Fakhro Khalid A, Yousri Noha A, Rodriguez-Flores Juan L, Robay Amal, Staudt Michelle R, Agosto-Perez Francisco, Salit Jacqueline, Malek Joel A, Suhre Karsten, Jayyousi Amin, Zirie Mahmoud, Stadler Dora, Mezey Jason G, Crystal Ronald G
Department of Genetic Medicine, Weill Cornell Medical College in Qatar, Doha, Qatar.
Division of Translational Medicine, Sidra Medical Research Centre, Doha, Qatar.
BMC Genomics. 2015 Oct 22;16:834. doi: 10.1186/s12864-015-1991-5.
The populations of the Arabian Peninsula remain the least represented in public genetic databases, both in terms of single nucleotide variants and of larger genomic mutations. We present the first high-resolution copy number variation (CNV) map for a Gulf Arab population, using a hybrid approach that integrates array genotyping intensity data and next-generation sequencing reads to call CNVs in the Qatari population.
CNVs were detected in 97 unrelated Qatari individuals by running two calling algorithms on each of two primary datasets: high-resolution genotyping (Illumina Omni 2.5M) and high depth whole-genome sequencing (Illumina PE 100bp). The four call-sets were integrated to identify high confidence CNV regions, which were subsequently annotated for putative functional effect and compared to public databases of CNVs in other populations. The availability of genome sequence was leveraged to identify tagging SNPs in high LD with common deletions in this population, enabling their imputation from genotyping experiments in the future.
Genotyping intensities and genome sequencing data from 97 Qataris were analyzed with four different algorithms and integrated to discover 16,660 high confidence CNV regions (CNVRs) in the total population, affecting ~28 Mb in the median Qatari genome. Up to 40% of all CNVs affected genes, including novel CNVs affecting Mendelian disease genes, segregating at different frequencies in the 3 major Qatari subpopulations, including those with Bedouin, Persian/South Asian, and African ancestry. Consistent with high consanguinity levels in the Bedouin subpopulation, we found an increased burden for homozygous deletions in this group. In comparison to known CNVs in the comprehensive Database of Genomic Variants, we found that 5% of all CNVRs in Qataris were completely novel, with an enrichment of CNVs affecting several known chromosomal disorder loci and genes known to regulate sugar metabolism and type 2 diabetes in the Qatari cohort. Finally, we leveraged the availability of genome sequence to find suitable tagging SNPs for common deletions in this population.
We combine four independently generated datasets from 97 individuals to study CNVs for the first time at high-resolution in a Gulf Arab population.
无论是在单核苷酸变异还是较大的基因组突变方面,阿拉伯半岛人群在公共遗传数据库中的代表性仍然是最低的。
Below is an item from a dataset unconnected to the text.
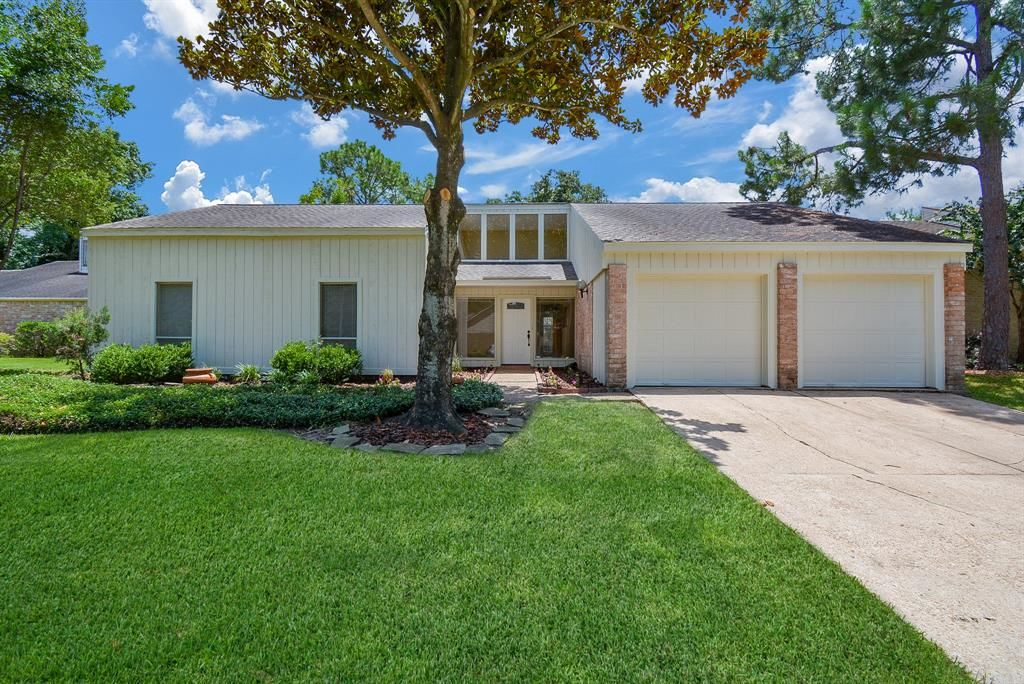 2262 SqFt House In Briar Forest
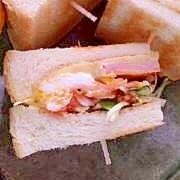 ハム&卵&野菜のサンドウィッチ♪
我们利用一种整合了阵列基因分型强度数据和下一代测序读数的混合方法,在卡塔尔人群中检测拷贝数变异(CNV),从而呈现出首个针对海湾阿拉伯人群的高分辨率CNV图谱。
通过对两个主要数据集分别运行两种检测算法,在97名无亲缘关系的卡塔尔个体中检测CNV:高分辨率基因分型(Illumina Omni 2.5M)和高深度全基因组测序(Illumina PE 100bp)。整合这四个检测集以识别高可信度的CNV区域,随后对这些区域进行推定功能效应注释,并与其他人群的CNV公共数据库进行比较。利用基因组序列信息来识别与该人群中常见缺失处于高连锁不平衡状态的标签单核苷酸多态性(SNP),以便未来能从基因分型实验中对其进行推断。
使用四种不同算法对97名卡塔尔人的基因分型强度和基因组测序数据进行分析并整合,在总体人群中发现了16,660个高可信度的CNV区域(CNVR),在卡塔尔人的中位基因组中影响约28兆碱基。所有CNV中高达40%影响基因,包括影响孟德尔疾病基因的新型CNV,在三个主要的卡塔尔亚人群中以不同频率分离,这些亚人群包括有贝都因、波斯/南亚和非洲血统的人群。与贝都因亚人群中较高的近亲结婚率一致,我们发现该组中纯合缺失的负担增加。与基因组变异综合数据库中已知的CNV相比,我们发现卡塔尔人所有CNVR中有5%是全新的,在卡塔尔队列中,影响几个已知染色体疾病位点以及已知调节糖代谢和2型糖尿病的基因的CNV有所富集。最后,我们利用基因组序列信息为该人群中的常见缺失找到合适的标签SNP。
我们首次结合来自97名个体的四个独立生成的数据集,在海湾阿拉伯人群中以高分辨率研究CNV。